RGS7 and RGS11 dKO mice have no ERG b-waves and contain ultrastructural defects in the retinal OPL. A, representative scotopic ERG responses from 2-month-old WT control and 711dKO (DKO) mice with flash intensity indicated at left in units of log cd s m⁻². B, immunohistochemical staining of control and DKO retinal sections for CtBP2 (1:2,000, white) and PKCα (1:100,000, red) demonstrating reduction in rod bipolar cell dendritic arborization. BV, blood vessel. Scale bar, 5 μm. C, representative transmission electron microscopic images of the OPL from control and DKO mice. Scale bar, 2 μm. RS, rod spherule. Asterisk denotes abnormal structure. D and E, percentage of rod spherules with normal synaptic triads (D) and ribbons (E) in the DKO (n = 4, 80 images) versus control (n = 3, 65 images) retinas (*, p < 0.01). Error bars are S.D.

FIGURE 5.

Gβ5S protein is undetectable in the RGS6, RGS7, and RGS11 tKO mouse retina. A, representative immunoblot showing the level of Gβ5L and Gβ5S from WT CTRL, 67dKO, 611dKO, 711dKO, and tKO mouse retinal extracts (15 μg) using anti-Gβ5 (CT215, 1:2,000) and anti-GAPDH (1:50,000) antibodies.
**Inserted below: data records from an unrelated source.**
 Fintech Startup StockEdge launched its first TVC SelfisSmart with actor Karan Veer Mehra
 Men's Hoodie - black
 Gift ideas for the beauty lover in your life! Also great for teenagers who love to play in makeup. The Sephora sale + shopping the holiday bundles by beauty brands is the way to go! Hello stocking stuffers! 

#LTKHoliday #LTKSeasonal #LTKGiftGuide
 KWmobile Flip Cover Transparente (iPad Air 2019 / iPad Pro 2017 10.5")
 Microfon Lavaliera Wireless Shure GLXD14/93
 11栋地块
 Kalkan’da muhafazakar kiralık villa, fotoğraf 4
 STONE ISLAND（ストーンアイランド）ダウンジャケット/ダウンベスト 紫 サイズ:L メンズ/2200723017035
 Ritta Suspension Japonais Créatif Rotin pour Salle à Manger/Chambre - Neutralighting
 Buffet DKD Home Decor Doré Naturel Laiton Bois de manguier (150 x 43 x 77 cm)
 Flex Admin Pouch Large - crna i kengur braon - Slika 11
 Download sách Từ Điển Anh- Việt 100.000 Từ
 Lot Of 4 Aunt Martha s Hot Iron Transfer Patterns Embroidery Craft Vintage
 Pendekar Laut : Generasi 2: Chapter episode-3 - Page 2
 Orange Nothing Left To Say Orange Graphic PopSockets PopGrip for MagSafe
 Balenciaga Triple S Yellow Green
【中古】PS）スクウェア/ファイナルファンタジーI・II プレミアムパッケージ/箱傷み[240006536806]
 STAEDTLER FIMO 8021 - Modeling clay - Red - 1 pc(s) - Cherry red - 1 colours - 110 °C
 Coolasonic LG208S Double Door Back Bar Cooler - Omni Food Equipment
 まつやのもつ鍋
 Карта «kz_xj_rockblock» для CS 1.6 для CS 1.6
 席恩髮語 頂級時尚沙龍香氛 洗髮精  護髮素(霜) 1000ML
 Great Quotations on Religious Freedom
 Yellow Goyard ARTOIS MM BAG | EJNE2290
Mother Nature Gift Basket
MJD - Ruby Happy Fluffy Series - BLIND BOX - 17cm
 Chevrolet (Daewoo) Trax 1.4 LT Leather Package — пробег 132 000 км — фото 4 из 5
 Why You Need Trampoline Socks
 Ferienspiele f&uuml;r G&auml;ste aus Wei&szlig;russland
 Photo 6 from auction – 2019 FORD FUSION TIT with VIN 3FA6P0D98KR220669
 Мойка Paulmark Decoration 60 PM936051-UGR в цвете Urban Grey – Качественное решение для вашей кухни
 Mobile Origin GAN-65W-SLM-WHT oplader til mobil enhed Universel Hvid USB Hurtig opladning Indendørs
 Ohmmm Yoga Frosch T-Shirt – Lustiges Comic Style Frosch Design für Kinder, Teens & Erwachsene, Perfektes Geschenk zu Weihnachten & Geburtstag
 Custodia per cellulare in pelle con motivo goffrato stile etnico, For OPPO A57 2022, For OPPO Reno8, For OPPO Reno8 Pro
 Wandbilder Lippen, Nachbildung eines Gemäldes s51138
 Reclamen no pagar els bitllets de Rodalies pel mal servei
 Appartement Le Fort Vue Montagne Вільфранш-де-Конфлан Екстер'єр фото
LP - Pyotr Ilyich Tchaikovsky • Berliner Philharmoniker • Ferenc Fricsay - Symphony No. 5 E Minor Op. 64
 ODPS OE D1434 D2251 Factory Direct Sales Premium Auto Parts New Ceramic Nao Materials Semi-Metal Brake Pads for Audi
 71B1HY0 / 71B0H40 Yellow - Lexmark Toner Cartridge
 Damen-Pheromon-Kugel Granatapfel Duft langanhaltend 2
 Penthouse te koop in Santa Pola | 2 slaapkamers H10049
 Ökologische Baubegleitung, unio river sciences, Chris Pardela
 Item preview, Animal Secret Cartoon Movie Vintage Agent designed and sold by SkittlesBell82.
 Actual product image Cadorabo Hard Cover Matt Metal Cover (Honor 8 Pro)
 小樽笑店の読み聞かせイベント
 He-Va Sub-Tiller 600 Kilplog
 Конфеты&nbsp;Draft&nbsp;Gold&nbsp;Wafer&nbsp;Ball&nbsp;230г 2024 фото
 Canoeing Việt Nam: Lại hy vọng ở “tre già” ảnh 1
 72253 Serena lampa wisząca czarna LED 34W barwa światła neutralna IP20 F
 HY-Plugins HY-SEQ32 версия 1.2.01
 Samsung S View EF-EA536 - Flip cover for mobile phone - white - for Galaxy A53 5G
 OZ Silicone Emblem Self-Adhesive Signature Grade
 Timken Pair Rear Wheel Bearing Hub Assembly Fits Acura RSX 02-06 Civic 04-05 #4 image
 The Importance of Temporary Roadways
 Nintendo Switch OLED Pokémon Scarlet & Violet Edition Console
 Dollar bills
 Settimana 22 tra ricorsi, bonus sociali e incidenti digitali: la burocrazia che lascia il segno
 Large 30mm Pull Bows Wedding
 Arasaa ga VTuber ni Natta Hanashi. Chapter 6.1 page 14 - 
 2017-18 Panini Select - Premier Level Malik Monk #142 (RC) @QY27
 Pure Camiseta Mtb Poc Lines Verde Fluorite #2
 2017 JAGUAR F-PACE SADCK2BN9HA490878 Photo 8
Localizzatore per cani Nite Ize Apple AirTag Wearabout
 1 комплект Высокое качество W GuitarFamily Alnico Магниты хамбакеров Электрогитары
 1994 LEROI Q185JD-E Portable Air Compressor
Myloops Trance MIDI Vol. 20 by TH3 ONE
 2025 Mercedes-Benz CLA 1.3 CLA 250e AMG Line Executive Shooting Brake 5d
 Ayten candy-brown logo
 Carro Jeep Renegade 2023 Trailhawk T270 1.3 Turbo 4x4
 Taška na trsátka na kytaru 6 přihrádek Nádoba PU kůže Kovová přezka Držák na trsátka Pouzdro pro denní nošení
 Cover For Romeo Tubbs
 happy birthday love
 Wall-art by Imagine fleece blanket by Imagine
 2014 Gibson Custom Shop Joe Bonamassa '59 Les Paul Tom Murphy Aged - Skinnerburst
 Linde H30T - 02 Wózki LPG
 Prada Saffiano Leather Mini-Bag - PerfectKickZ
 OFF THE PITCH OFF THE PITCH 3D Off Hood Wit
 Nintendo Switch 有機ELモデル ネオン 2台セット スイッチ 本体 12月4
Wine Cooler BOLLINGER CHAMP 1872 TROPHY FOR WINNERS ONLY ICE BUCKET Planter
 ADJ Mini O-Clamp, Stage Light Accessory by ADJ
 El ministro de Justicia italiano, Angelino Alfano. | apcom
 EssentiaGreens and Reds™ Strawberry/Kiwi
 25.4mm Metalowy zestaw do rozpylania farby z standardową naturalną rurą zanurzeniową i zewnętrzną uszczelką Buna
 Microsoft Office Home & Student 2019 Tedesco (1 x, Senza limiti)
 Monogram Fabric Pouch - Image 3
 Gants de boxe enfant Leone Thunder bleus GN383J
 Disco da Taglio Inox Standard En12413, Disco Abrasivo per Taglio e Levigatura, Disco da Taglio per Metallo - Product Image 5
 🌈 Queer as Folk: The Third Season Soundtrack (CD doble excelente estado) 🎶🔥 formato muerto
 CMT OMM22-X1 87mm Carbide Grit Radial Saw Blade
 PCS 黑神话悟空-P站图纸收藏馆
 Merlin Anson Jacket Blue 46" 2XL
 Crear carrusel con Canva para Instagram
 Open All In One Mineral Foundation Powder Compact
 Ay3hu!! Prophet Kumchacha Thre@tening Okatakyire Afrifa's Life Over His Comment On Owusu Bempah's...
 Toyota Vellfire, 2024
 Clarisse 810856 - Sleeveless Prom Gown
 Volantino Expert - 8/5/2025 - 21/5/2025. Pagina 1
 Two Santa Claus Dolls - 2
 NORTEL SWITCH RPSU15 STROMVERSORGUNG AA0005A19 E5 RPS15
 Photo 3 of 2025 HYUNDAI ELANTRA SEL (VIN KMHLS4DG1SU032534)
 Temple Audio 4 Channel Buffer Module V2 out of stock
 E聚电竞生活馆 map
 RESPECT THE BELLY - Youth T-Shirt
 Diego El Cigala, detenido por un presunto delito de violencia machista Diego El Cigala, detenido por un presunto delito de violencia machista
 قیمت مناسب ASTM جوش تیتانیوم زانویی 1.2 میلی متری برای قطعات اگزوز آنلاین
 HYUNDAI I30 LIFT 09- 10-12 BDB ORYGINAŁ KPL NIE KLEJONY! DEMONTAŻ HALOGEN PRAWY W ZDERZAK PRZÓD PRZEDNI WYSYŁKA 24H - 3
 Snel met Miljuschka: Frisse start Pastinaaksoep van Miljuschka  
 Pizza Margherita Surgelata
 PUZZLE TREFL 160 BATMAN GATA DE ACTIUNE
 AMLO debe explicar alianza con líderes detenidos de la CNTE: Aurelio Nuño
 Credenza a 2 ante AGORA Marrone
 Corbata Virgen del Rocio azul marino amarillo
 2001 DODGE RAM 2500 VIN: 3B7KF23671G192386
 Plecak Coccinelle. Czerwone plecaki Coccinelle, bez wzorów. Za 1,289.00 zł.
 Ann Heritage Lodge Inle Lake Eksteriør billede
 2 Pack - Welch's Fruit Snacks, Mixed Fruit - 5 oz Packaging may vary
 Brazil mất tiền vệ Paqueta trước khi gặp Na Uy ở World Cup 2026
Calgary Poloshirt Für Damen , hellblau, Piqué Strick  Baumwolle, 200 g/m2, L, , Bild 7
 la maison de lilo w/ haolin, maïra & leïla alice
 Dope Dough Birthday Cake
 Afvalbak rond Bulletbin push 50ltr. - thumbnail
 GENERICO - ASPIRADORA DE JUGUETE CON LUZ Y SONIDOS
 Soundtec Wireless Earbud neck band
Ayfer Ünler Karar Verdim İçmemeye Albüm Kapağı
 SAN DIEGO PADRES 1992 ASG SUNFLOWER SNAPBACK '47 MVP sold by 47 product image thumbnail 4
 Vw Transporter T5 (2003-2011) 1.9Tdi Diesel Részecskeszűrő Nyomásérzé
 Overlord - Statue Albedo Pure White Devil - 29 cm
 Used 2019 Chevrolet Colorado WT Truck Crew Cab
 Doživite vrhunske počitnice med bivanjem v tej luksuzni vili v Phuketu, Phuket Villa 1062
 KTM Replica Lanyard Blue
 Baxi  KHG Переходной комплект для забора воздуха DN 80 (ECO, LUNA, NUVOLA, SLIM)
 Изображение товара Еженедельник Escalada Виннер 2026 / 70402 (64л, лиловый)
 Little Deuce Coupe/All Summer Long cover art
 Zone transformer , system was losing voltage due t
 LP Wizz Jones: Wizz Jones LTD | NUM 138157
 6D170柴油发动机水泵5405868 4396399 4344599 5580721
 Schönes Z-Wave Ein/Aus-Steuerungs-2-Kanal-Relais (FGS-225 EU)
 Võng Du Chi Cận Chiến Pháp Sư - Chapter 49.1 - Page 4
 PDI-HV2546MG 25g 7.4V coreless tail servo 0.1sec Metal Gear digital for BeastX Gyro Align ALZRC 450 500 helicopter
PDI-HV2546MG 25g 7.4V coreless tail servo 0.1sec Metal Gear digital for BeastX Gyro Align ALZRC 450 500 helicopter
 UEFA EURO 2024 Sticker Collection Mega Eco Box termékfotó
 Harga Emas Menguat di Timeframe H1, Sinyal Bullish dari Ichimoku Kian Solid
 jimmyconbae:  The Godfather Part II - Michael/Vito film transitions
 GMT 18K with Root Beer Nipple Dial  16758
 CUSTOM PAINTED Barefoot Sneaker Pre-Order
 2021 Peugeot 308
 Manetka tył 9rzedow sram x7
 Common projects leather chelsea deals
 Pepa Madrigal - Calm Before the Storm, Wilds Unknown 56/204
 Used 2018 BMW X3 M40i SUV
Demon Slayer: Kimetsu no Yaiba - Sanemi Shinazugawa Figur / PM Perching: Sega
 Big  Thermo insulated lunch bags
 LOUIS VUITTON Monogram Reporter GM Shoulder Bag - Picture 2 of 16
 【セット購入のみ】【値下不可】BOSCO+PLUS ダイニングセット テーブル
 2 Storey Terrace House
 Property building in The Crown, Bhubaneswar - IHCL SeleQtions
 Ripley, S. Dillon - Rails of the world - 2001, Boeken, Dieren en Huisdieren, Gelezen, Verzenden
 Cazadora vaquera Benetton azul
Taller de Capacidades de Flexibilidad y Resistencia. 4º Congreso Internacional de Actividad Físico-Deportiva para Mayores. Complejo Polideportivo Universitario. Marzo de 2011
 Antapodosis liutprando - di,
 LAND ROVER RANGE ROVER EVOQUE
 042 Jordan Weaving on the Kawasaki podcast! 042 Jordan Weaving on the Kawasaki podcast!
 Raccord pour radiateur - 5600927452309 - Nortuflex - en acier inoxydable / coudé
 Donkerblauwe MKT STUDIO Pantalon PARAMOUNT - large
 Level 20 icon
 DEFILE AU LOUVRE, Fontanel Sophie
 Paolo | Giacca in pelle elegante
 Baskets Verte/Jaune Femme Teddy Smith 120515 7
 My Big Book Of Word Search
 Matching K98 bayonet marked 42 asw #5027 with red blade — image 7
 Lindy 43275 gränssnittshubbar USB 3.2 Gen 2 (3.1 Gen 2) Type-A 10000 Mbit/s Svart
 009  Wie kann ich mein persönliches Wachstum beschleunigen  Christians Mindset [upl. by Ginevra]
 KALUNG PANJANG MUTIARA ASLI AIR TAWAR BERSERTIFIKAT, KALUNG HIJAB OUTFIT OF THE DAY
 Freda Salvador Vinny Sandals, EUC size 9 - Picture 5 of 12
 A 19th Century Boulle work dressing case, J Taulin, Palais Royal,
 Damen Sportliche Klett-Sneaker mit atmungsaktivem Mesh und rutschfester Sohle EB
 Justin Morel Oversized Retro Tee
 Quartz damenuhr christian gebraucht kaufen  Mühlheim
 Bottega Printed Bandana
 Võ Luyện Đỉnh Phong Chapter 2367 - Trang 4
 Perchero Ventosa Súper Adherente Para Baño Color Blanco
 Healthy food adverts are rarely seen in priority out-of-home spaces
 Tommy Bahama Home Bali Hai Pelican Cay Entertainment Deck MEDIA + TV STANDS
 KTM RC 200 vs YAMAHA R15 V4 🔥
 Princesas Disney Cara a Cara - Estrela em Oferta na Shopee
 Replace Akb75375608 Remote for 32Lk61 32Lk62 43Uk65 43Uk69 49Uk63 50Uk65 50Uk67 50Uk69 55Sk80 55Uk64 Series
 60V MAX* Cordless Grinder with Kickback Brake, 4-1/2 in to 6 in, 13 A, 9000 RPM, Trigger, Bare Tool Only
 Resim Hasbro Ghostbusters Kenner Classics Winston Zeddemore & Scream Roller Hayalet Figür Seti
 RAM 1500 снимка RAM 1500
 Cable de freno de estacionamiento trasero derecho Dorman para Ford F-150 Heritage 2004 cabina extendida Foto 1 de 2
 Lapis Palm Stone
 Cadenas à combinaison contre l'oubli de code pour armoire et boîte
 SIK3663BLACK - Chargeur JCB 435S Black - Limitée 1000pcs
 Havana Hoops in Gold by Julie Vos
B, quantification of Gβ5L and Gβ5S levels, normalized to GAPDH signal. Retinal Gβ5L protein levels do not differ across the various genotypes. However, 67dKO contains ∼5% of normal Gβ5S protein level (n = 3), 611dKO contains ∼35% of normal Gβ5S protein level (n = 3), 711dKO contains ∼60% of normal Gβ5S protein level (n = 3), and tKO has undetectable Gβ5S protein level (n = 3). Error bars are S.E.